Work to complete
Print each line of the listing once more, precisely as given.

Saved data entries
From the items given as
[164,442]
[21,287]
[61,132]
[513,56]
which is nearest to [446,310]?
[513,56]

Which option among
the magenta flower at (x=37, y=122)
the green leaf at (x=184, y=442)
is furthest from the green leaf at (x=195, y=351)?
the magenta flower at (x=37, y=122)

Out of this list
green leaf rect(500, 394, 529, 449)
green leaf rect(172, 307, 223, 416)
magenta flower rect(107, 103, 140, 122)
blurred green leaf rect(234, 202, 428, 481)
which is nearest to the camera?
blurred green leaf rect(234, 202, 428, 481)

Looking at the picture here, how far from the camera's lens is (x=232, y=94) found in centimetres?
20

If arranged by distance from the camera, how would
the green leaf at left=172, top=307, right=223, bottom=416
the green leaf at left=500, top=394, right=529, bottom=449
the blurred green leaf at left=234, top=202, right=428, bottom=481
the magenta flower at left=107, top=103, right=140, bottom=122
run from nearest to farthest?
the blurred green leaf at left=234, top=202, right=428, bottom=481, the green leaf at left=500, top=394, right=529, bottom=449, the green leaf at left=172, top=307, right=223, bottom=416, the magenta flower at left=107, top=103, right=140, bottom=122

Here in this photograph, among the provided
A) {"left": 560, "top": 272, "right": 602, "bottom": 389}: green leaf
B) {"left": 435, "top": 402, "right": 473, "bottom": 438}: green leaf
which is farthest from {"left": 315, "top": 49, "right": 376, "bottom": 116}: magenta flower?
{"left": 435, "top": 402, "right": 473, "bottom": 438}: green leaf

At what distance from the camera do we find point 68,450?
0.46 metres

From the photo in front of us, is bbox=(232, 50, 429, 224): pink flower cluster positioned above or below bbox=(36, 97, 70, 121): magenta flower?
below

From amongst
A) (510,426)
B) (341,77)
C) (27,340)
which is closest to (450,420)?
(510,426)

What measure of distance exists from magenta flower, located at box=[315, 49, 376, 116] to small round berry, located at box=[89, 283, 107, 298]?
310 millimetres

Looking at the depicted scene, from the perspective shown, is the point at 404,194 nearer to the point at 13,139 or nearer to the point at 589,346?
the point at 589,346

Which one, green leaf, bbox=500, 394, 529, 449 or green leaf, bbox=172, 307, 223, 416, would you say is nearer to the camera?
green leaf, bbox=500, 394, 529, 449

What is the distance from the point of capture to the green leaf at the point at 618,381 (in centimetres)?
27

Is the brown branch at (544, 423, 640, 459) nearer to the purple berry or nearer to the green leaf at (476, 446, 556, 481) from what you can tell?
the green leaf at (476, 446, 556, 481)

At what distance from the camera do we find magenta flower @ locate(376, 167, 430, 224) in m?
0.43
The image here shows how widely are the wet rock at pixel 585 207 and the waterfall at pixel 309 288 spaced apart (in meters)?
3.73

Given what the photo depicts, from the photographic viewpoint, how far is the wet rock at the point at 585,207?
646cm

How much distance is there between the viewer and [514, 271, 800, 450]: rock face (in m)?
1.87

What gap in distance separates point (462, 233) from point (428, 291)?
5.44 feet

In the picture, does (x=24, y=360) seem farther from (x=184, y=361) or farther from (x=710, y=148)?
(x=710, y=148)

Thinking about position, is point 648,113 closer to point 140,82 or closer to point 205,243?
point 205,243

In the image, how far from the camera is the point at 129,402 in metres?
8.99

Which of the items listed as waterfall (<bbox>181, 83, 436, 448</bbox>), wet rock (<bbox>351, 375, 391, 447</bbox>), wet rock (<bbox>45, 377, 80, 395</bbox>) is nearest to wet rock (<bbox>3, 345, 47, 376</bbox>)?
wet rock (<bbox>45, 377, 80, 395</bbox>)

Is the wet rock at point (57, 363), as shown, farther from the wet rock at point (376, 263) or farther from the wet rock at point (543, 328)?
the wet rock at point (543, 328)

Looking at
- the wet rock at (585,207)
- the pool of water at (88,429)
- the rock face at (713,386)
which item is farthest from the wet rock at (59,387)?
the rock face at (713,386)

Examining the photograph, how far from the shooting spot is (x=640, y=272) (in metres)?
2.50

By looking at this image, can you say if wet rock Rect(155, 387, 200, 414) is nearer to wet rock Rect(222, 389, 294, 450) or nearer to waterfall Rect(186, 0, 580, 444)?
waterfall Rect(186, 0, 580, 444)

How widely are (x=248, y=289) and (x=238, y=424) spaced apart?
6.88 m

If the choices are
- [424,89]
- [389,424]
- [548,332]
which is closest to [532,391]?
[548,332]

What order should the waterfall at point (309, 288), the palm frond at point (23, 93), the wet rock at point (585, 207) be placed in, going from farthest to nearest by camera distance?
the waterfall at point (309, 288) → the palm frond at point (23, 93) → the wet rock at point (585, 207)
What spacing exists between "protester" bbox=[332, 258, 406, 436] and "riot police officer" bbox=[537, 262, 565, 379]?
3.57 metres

The completed task
From the items given as
[164,442]
[21,287]
[61,132]
[513,56]
which is nearest to [446,310]?
[513,56]

Which option among
the magenta flower at (x=37, y=122)
the green leaf at (x=184, y=442)
is furthest from the green leaf at (x=195, y=351)?
the magenta flower at (x=37, y=122)

Out of this list
green leaf rect(500, 394, 529, 449)
green leaf rect(172, 307, 223, 416)
magenta flower rect(107, 103, 140, 122)
blurred green leaf rect(234, 202, 428, 481)
which is nearest to the camera?
blurred green leaf rect(234, 202, 428, 481)

Looking at the picture here, how far from the camera's lens is (x=232, y=94) found in centimetres?
20

If arranged by distance from the camera, how would
the green leaf at left=172, top=307, right=223, bottom=416
the green leaf at left=500, top=394, right=529, bottom=449
the blurred green leaf at left=234, top=202, right=428, bottom=481
the magenta flower at left=107, top=103, right=140, bottom=122
run from nearest to farthest?
the blurred green leaf at left=234, top=202, right=428, bottom=481, the green leaf at left=500, top=394, right=529, bottom=449, the green leaf at left=172, top=307, right=223, bottom=416, the magenta flower at left=107, top=103, right=140, bottom=122

Here in this photograph, among the provided
A) {"left": 560, "top": 272, "right": 602, "bottom": 389}: green leaf
B) {"left": 435, "top": 402, "right": 473, "bottom": 438}: green leaf
which is farthest from {"left": 315, "top": 49, "right": 376, "bottom": 116}: magenta flower?
{"left": 435, "top": 402, "right": 473, "bottom": 438}: green leaf

At what distance from the camera do we find point 68,450?
0.46 metres

From the photo in front of us, is bbox=(232, 50, 429, 224): pink flower cluster positioned above or below bbox=(36, 97, 70, 121): magenta flower?
below

From amongst
A) (510,426)
B) (341,77)
C) (27,340)
which is closest to (450,420)?
(510,426)

What measure of distance exists from magenta flower, located at box=[315, 49, 376, 116] to small round berry, located at box=[89, 283, 107, 298]?
310 millimetres

Looking at the depicted scene, from the perspective shown, is the point at 404,194 nearer to the point at 13,139 or nearer to the point at 589,346?
the point at 589,346

Which one, green leaf, bbox=500, 394, 529, 449 or green leaf, bbox=172, 307, 223, 416, would you say is nearer to the camera?
green leaf, bbox=500, 394, 529, 449

What is the distance from the point of capture to the green leaf at the point at 618,381 (in centimetres)?
27

Is the brown branch at (544, 423, 640, 459) nearer to the purple berry or nearer to the green leaf at (476, 446, 556, 481) from what you can tell?
the green leaf at (476, 446, 556, 481)

At what distance from the camera do we find magenta flower @ locate(376, 167, 430, 224) in m?
0.43
The image here shows how widely are the wet rock at pixel 585 207 and the waterfall at pixel 309 288 spaced apart (in meters)?
3.73

Given what the photo depicts, from the photographic viewpoint, how far is the wet rock at the point at 585,207?
646cm

How much distance is there between the viewer and [514, 271, 800, 450]: rock face (in m)?
1.87

What gap in distance separates point (462, 233) from point (428, 291)?
5.44 feet

In the picture, does (x=24, y=360) seem farther from (x=184, y=361) or farther from (x=710, y=148)?
(x=710, y=148)

Thinking about position, is point 648,113 closer to point 140,82 or closer to point 205,243?
point 205,243

In the image, how far from the camera is the point at 129,402 in metres?
8.99

Which of the items listed as waterfall (<bbox>181, 83, 436, 448</bbox>), wet rock (<bbox>351, 375, 391, 447</bbox>), wet rock (<bbox>45, 377, 80, 395</bbox>) is nearest to wet rock (<bbox>3, 345, 47, 376</bbox>)?
wet rock (<bbox>45, 377, 80, 395</bbox>)

Is the wet rock at point (57, 363), as shown, farther from the wet rock at point (376, 263) or farther from the wet rock at point (543, 328)?
the wet rock at point (543, 328)

Looking at
- the wet rock at (585,207)
- the pool of water at (88,429)
- the rock face at (713,386)
which item is farthest from the wet rock at (59,387)?
the rock face at (713,386)

Examining the photograph, how far from the shooting spot is (x=640, y=272) (in metres)?
2.50

By looking at this image, can you say if wet rock Rect(155, 387, 200, 414) is nearer to wet rock Rect(222, 389, 294, 450) or nearer to waterfall Rect(186, 0, 580, 444)?
waterfall Rect(186, 0, 580, 444)

How widely are (x=248, y=289) and (x=238, y=424) spaced apart?
6.88 m

If the choices are
- [424,89]
- [389,424]
- [548,332]
which is closest to [532,391]?
[548,332]

What order should the waterfall at point (309, 288), the palm frond at point (23, 93), the wet rock at point (585, 207) be placed in, going from farthest to nearest by camera distance?
the waterfall at point (309, 288) → the palm frond at point (23, 93) → the wet rock at point (585, 207)
What spacing exists between "protester" bbox=[332, 258, 406, 436] and "riot police officer" bbox=[537, 262, 565, 379]?
3.57 metres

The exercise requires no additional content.